___ Supplied passage

# 65cm Aquavas Rimless planted



## rivermoon (Apr 22, 2015)

Look beautiful. What plants did you use for everything?


----------



## mistuhmarc (Oct 1, 2013)

It's a beautiful tank. Everything looks so crisp.


----------



## Kindafishy (Jan 14, 2015)

That angel...


----------



## HiepSTA (Aug 23, 2011)

rivermoon said:


> Look beautiful. What plants did you use for everything?


in the tank I have:

Needle Leaf Java Fern
anubias barteri (some are even flowering)
anubias coffeefolia
staurogyne repens
Staurogyne sp. "Porto Velho'
flame moss
mini xmas moss
narrow chain sword
blyxa auberti
crypt. wendtii bronze
crypt lutecens 
Lagenandra meeboldii
ludwigia sp red

thats all I can think of right now


----------



## Powerclown (Aug 17, 2014)

Hi,very nice pics,looks great.What camera did you used?


----------



## HiepSTA (Aug 23, 2011)

Nikon D90


----------



## Nooob (Oct 25, 2009)

Specs?


Sent from my iPhone using Tapatalk


----------



## HiepSTA (Aug 23, 2011)

Nooob said:


> Specs?
> 
> 
> Sent from my iPhone using Tapatalk


specs of the camera? I have no idea, it's my girlfriend's D90


----------



## mysticalnet (Dec 2, 2007)

Wow very nice pictures!


----------



## Nooob (Oct 25, 2009)

______
___ Data section

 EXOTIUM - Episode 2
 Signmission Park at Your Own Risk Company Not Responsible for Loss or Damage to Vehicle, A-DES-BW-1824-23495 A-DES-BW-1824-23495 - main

______
___ Data section

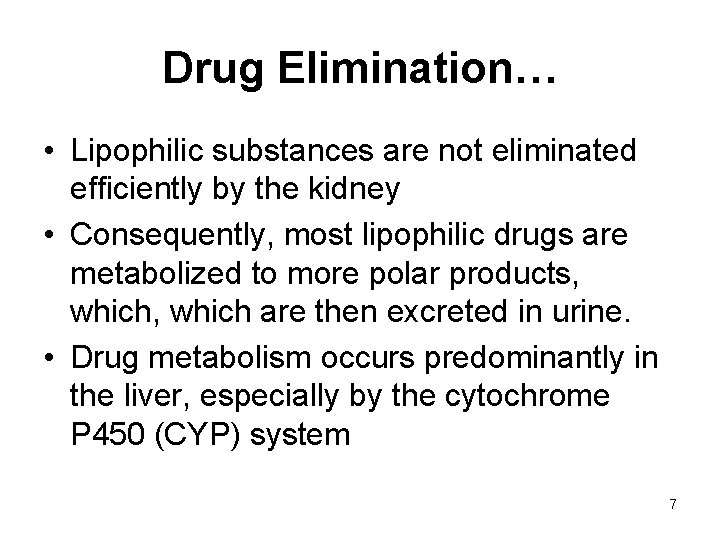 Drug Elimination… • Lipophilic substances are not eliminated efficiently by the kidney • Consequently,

______

• [What is expected] Write the next part of the forum thread about the 65cm rimless planted tank, picking up right after its last line. The rows have nothing to do with the aquarium thread.

• [Output for this task]
Sorry meant specs of the tank. Lighting/Co2/Filtration etc etc


----------



## redchaser (Apr 27, 2015)

Beautiful shots,

Did you use a flash or just the tanks lighting?


----------



## treyLcham (Sep 9, 2014)

I must ask, what type of fish and shrimp are those? Especially the angel!!! is that =0 this is one of the best looking tanks I have seen. Yes I have seen some that look really good, but you have just picked the perfect fish mates and shrimp for this making it that much better!!! 


Sent from my iPhone using Tapatalk


----------



## yondertank (Sep 7, 2009)

That angel is gorgeous, great photo of it.


----------



## AquaAurora (Jul 10, 2013)

What sp/ label was that angelfish sold under? Philippine Blue shortfin?


----------



## HiepSTA (Aug 23, 2011)

it was sold as blue zebra lace angelfish

Bump:


redchaser said:


> Beautiful shots,
> 
> Did you use a flash or just the tanks lighting?


just the lighting from the tank.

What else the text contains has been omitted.